What is the future of medical education in the digital age? 
We have all dodged a very serious bullet, one that came in the shape of a pandemic and in dodging that we had a great amount of assistance in better data and information management. So essentially, we are now in a state where we see the need for reforming medical education. Our doctors learn and manage the data much better and at a faster pace now. Medical knowledge has grown, the human population has grown and so have the demands of the clinicians. With everything growing, we need to act — medical education needs to be reformed so we can train better physicians for the future.

When you say that, what are the challenges that there could be for a country like India? 
With regard to medical education, for a country like India, with the population and the living conditions be-ing what they are — we need to be able to have uniform education across the nation, and create lifelong learners. In that direction, the government has already started the National Medical Council (NMC), which is a replacement for the old Medical Council of India. And they have defined the guidelines for medical education to progress forward.

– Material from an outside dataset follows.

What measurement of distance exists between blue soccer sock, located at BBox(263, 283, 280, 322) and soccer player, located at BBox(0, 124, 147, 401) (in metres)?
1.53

The key thing that digital technology allows us is a whole host of resources to enable a uniform platform to learn, so that the grasp on the subject is much better. I would also like to add that knowing the vagaries of technology, in India we would have to work a little harder than the rest of the world because of our geographic spread and the dispersal of resources across the country. We must be able to create not one layer, but two and three layers of technical back-up to ensure that there is no shortcoming in the delivery of  knowledge resources to the student.

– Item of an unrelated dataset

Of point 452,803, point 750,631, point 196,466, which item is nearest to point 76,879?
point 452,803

When we talk about the benefits, there is, of course, a unified programme and learning from various experts. What are some of the other benefits that you see this would provide?
For a country like India, where we have the tradition of “gurukul” with its emphasis on the “guru-shishya” relationship – there needs to be “jagriti” or awareness about it.  

We need to realise that our teachers should not just ‘tell’ us, we need our teachers to ‘educate’ us. By ‘educate’ it means that we should be able to learn, understand and, more importantly, apply that learning. It is a form of effort that requires a whole shift in the paradigm — from the paradigm of activity to a paradigm of uniform reactivity.

As medical professionals, you have to be lifelong learners, which is more important than anything else. The one message I would like to give everybody is that you have to unlearn to relearn.

Given that AI and big data are such an important aspect of medical education today, where are we with them currently with regard to the curriculum, and where will we be in 2025? 
I like the way you want to see the future. For me, when I began in the field of medical computing, back in the early 80s, what I live today is a future that I hadn’t even dreamt of then. Let me begin by saying that AI and digital technologies, machine learning and big data management are an integral part of our knowledge blocks as we build them. When we are taking care of our patients, these digital technologies tell us the possibilities of what will happen and what may not happen. The rules and roles that we develop, get formalized into priority generating rules or algorithms. These algorithms are integrated in electronic medical records.

So if we were to create a medical education system by beginning the education with a clear understanding of the vocabulary of medical conversation, we would certainly be able to produce better physicians. Not only will we have greater accuracy in the acumen of the people collecting the data, but we will also get better accuracy in the data that is stored for us to generate new knowledge.

What are the challenges of medical education becoming data centric?
I wish to inform you that it’s not the technology that matters- it is how we process the data.

The elaborate verbal descriptions used in clinical reports of abnormalities or body changes observed dur-ing a patient assessment are the foundation of clinical decisions. A specific vocabulary set is used to describe the various parts of an encounter record: starting from symptoms, the history of onset, the past medical history, the investigations ordered, and the treatment plan laid out. This, a student learns over the long years of clinical apprenticeship, as the vocabulary is delineated and cross-mapped library resources exist to support extraction of terms and strings from a clinical document. Soon we shall see contextual search get full information from clinical data repositories.